◆ Text provided
------------------------------------------------
Third, state A might promote or support a merger (that it would normally block on competition grounds) of two weaker domestic companies in order to create a national champion. Such a national champion would not only be less susceptible to a foreign takeover, but would also, arguably, provide other economic benefits. Russia's government, for example, is believed to have played a strong hand in the consolidation of the Russian aluminum companies Rusal and Sual in order to prevent these companies from becoming liable to a future foreign takeover. After the Rusal/Sual tie-up, it then supported a further merger with Glencore (of Switzerland) in order to create “the world's biggest aluminum producer” (Pavliva Reference Pavliva2007), but only on the understanding that the majority of the new company would remain in Russian hands. Oleg Deripaska, the owner of the newly merged entity United Company Rusal, has openly said that he is even prepared to “‘give up’ the company to the state if the Russian government asked for it,” because he “[does not] separate [him]self from the state” and “[has] no other interests” (Pavliva Reference Pavliva2007). Such statements clearly indicate that the company remains under the definitive influence and control of the Russian government.

Internal Intervention as a Tool of Non-Military Internal Balancing

Internal intervention is, therefore, one potential means of non-military internal balancing. It allows the state to protect those sectors it deems vital to national security from foreign ownership and control, when such an outcome would be potentially detrimental to its relative power position and rank, or to its future survival. For example, internal intervention offers one possible way to obviate a potential foreign takeover that would place a highly sensitive industry, or vital and scarce resource, in the hands of a known political/military competitor and/or rising power. Ally and foe alike, therefore, might be targeted by such a form of intervention, as both have the potential to change or challenge a state's relative power position in a world where economic, political, and military power are inextricably linked, though challenges to state survival are obviously most likely to come from previously identified foes.

Like any other tool of non-military internal balancing, internal intervention is a strategy that allows the state to maintain (or maximize) the economic and military power necessary for state survival, and is a response to a specific threat – real and/or perceived – to relative power. It, too, like the types of intervention discussed in the previous chapters, qualifies as form of internal balancing, because it is a “move to increase economic capability” (Waltz Reference Waltz1979, 118) as part of the wider effort to preserve and/or maximize power in response to a challenge to that power. It is non-military in nature, because this balancing tool is also chosen for its ability to maintain the greater meta-relationship at stake between the states involved, as it is unlikely ever to lead to a truly negative or irreversible disruption in such a relationship.
------------------------------------------------
◆ Required work
(1) In the passage on internal intervention, what did Russia's government support after the Rusal/Sual tie-up?
(2) Please carry the passage on internal intervention forward from its final sentence.
The listing that follows comes from a separate source and is unrelated to the passage on internal intervention.
------------------------------------------------
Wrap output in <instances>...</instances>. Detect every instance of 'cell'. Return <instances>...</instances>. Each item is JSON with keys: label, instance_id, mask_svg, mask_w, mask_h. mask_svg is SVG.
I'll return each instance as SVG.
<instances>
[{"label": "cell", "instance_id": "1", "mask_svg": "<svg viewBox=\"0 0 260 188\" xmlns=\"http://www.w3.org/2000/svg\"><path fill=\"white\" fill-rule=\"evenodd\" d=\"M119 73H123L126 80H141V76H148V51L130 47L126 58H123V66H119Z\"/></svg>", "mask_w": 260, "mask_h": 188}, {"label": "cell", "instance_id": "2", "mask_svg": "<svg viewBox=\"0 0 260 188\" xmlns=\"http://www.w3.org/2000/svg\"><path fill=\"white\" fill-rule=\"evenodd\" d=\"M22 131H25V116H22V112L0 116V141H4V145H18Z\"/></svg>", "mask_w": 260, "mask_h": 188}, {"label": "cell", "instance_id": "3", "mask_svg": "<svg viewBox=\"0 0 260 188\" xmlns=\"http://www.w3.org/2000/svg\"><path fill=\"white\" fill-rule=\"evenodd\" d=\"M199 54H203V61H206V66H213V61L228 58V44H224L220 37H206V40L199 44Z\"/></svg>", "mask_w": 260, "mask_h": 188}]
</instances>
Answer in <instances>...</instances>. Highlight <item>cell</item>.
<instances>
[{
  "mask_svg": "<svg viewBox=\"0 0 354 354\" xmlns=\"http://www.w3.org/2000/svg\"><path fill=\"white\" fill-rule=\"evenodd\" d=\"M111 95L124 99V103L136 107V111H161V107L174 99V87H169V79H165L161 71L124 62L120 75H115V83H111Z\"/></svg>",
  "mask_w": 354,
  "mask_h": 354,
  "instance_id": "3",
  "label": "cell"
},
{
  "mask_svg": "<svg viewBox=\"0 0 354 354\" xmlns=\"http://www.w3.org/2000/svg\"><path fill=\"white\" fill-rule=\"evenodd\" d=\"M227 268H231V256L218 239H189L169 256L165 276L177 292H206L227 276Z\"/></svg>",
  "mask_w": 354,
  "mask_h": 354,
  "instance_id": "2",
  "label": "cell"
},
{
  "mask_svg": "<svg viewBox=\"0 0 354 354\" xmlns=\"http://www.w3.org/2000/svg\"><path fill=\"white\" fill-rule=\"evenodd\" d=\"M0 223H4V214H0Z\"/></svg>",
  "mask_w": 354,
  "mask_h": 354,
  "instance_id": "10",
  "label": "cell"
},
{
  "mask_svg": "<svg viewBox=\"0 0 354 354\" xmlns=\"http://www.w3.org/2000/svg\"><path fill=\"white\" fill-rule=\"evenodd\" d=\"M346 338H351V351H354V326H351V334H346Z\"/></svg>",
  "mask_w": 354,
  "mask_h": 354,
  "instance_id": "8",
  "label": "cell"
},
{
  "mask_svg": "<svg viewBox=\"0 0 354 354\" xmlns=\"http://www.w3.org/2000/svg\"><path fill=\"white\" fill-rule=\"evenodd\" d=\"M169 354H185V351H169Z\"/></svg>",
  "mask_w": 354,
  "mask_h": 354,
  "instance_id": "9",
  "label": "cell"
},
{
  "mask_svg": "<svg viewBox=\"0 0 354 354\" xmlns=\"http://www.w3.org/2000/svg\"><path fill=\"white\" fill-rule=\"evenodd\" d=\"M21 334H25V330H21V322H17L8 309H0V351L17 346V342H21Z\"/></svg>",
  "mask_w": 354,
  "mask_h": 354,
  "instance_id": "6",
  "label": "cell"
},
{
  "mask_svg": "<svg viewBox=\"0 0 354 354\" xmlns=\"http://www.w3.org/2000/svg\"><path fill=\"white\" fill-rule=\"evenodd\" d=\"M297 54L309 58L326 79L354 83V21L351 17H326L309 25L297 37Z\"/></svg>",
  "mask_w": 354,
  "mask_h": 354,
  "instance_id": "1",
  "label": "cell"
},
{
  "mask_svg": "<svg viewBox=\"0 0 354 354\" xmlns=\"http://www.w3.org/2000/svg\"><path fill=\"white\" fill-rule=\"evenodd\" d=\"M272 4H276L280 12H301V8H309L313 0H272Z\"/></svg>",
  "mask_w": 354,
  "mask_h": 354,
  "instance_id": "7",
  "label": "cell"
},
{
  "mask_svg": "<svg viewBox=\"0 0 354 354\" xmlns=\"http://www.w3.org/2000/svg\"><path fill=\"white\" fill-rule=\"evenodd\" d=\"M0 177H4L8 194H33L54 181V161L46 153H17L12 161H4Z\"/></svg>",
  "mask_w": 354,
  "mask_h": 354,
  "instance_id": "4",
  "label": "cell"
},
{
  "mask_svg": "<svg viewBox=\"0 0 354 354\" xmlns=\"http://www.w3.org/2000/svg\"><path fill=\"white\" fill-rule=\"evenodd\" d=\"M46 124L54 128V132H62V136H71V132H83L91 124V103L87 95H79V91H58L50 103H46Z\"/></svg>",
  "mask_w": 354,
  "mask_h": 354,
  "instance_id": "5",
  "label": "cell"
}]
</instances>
------------------------------------------------
◆ List of answers
(1) It supported a further merger with Glencore of Switzerland to create "the world's biggest aluminum producer," on the understanding that the majority of the new company would remain in Russian hands.

(2)
On first appearance, this internal form of intervention may appear to be the most similar to the “economic component” of traditional internal balancing as defined by Brawley (in Paul et al. Reference Paul, Wirtz and Fortmann2004). Yet, while it can be a tool connected to a direct “increase [in] military strength” (Waltz Reference Waltz1979, 118) or an “arms race” (see Brawley in Paul et al. Reference Paul, Wirtz and Fortmann2004, 85), it may also simply be part of a more general strategy that seeks to counter threats to other areas of economic power vital to a state's overall power, position, and long-term survival. The temporal frame and cadence of the internal intervention strategy may also be very different from more conventional forms of internal balancing. In other words, while internal balancing has traditionally been understood to be a response to an immediate, or near-term, threat to power, the type of intervention discussed here may be part of a strategy to balance a challenge to power that may not threaten survival for many decades to come.7

The author is not arguing that the dynamics behind internal intervention can be fully explained by the primary and secondary hypotheses posited earlier. Though the factors motivating the desire to intervene internally may be similar to those hypothesized to influence the direct forms (unbounded and bounded) of government intervention in most cases, there may be additional factors governing this particular type of state behavior under certain circumstances. It must be stressed here that internal intervention is an alternative to direct intervention into a cross-border acquisition, and its indirect nature may make it subject to other domestic political factors.

Furthermore, while all governments retain the right to engage in direct intervention (bounded or unbounded) against a takeover they deem threatening to their national security, not all governments are necessarily willing to engage in internal intervention, which is seen by some states as aggressively anti-free-market behavior. Other nations, however, such as Russia, France, Italy, Germany, and Spain, have been more open in their willingness to help vulnerable national champions find domestic saviors. Economic nationalism may therefore play a larger role in this type of intervention.

Either way, the case study that follows is meant only to explore the possibility that internal intervention may be motivated by the same factors of economic nationalism and geopolitical competition that have been found to have such a great effect on bounded and unbounded intervention. Remember that the primary hypothesis tested in the previous chapters is meant only to cover direct intervention into a foreign takeover. The purpose of this section, therefore, is simply to provide insights on the basis of the primary hypothesis, which should enable a better understanding of the relationship between internal intervention and other forms of non-military internal balancing, and should contribute to the formation of a more complete hypothesis governing such indirect forms of intervention in the future.

Case 10: GdF/Suez

The merger of the French energy companies Suez SA and Gaz de France (GdF) is one of the most striking examples of internal intervention over the last decade. Initiated as an effort by the French government to protect Suez from a hostile takeover by the Italian energy company Enel, the deal took over two years to complete, and pitted the French and Belgian governments against that of Italy. It stands as a testament to the lengths that a government will go to in order to fend off a foreign takeover it perceives as threatening, even before such a takeover is formally attempted. It also clearly demonstrates how state power can be employed, and balanced, though the market. An overview of this case is provided, as well as an examination of its connection to the factors examined in the primary hypothesis and a discussion of how it exemplifies balancing through internal intervention.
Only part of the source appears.